On 29 December, the first of the three non-professional groups attempting the Patriot Hills -> South Pole arrived. Guide Paul Landry and his three clients Andrew Gerber (South Africa), Tom Avery and Patrick Woodhead set off on 12 November from Patriot Hills, and completed the trek in under 7 weeks. The group guided by Landry's companion must have arrived a few days later because the two teams were almost following each other.

The length of the expedition (if we compare it with those that took place two years ago and which took between 55 and 67 days to cover the same journey Patriot Hills -> South Pole) is due to the fact that, until mid-December, Paul and his companions were unable to get out their power kites, due to a lack of favourable winds.

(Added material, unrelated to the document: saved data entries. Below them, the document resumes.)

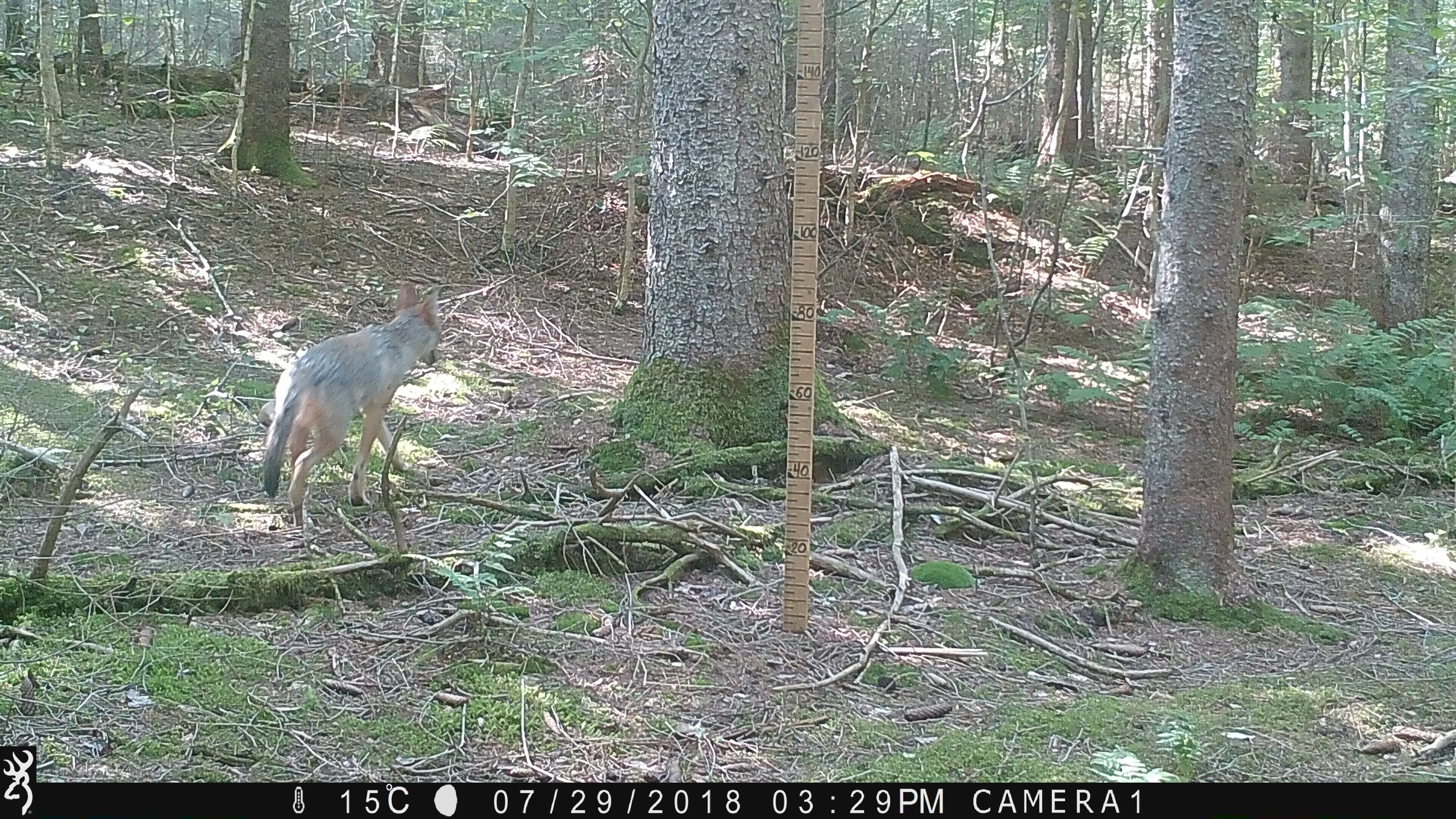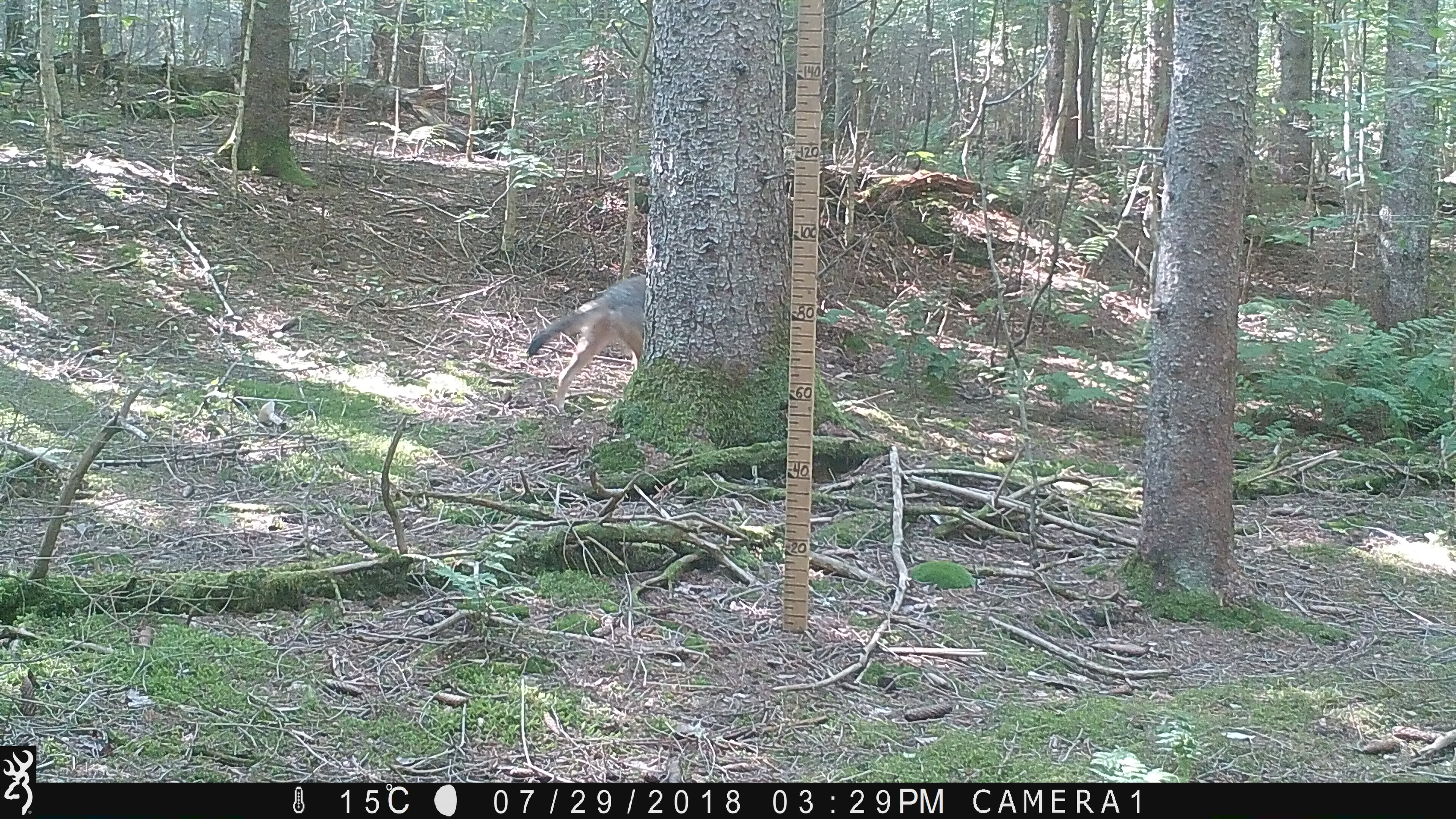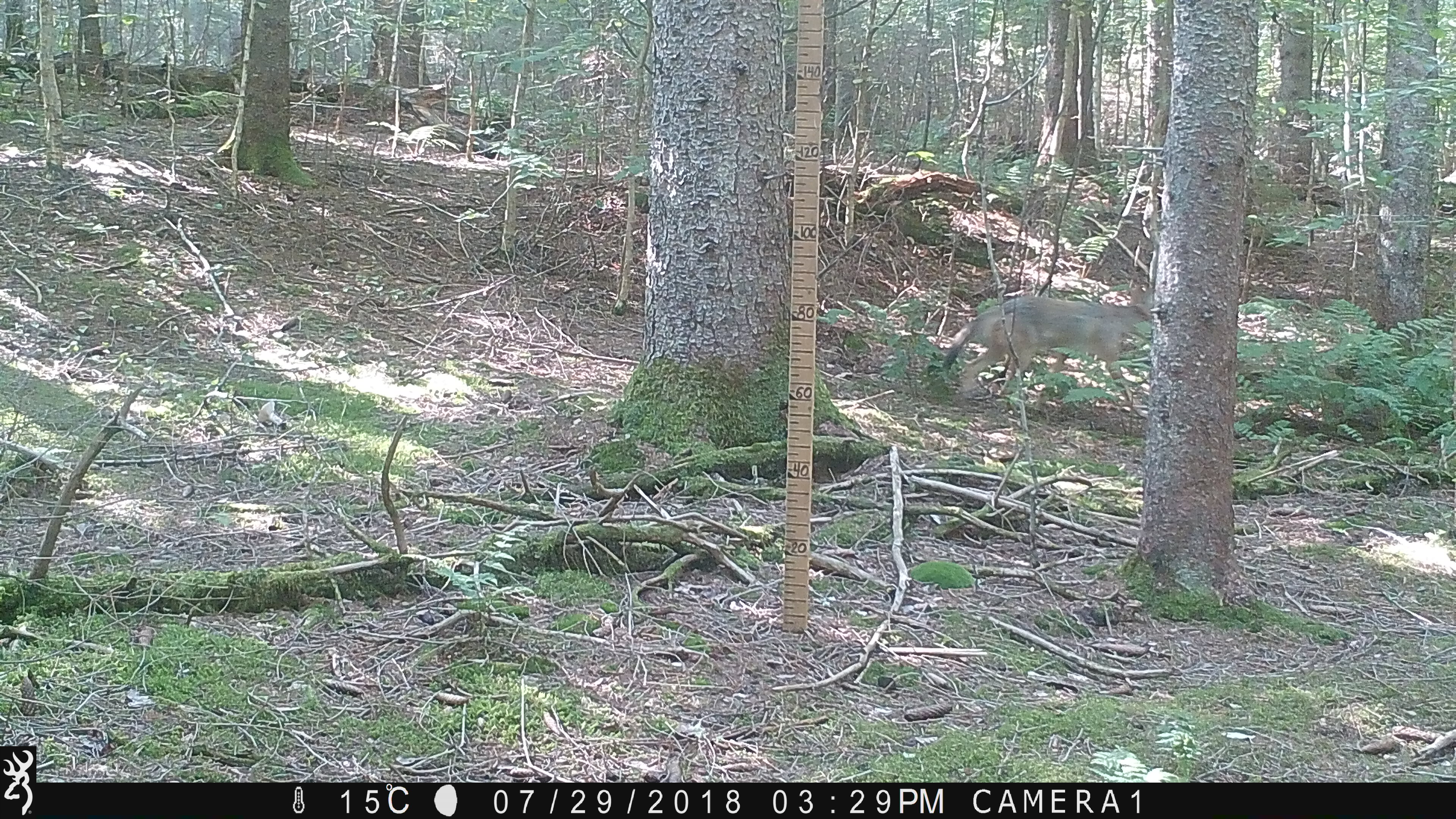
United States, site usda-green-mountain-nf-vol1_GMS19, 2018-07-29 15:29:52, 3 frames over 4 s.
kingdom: Animalia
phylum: Chordata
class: Mammalia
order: Carnivora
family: Canidae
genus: Canis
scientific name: Canis latrans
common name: coyote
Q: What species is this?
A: Coyote (Canis latrans).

On 18 December, the quartet were able to cover 47 km.

Tuesday December 10th

Anan reports that three of the groups currently on their way from Patriot Hills -> South Pole are making good progress, managing an average of about 15 to 20 km a day. On 3rd December, two teams were still 700 km from the pole, while the third was 140 km further to the North.

Last week, the team led by the Canadian, Matty McNair, was approaching latitude 84, while the group led by her husband, Paul Landry (4 people), was some 7 kms further to the South. So the two expeditions are getting closer to one another, making progress at the rate of 20 to 25 km a day.

Thirsday November 28th

Both groups, one under Paul Landry (4 people) and the other led by his wife Matty McNair (6 people), arrived at Patriot Hills aboard an Ilyushin 76 on 10th November from Punta Arenas. They were 5 days late on account of poor weather conditions.
Matty McNair's group was taken the next day by Twin Otter to their departure point at Hercules Inlet. On 13th November, according to the release from Anan, they returned to Patriot Hills aboard a plane that was taking Paul Landry's group out. It appears that they left this time from Patriot Hills. It was reported on 20th November that McNair and her clients had just passed latitude 81.

As for Landry and his men, they began their trek on 14th November from Hercules Inlet. According to the latest news, they too have passed latitude 81. However, the two groups are not travelling together; Landry has been located some fifteen kilometres north north-east from his wife's team.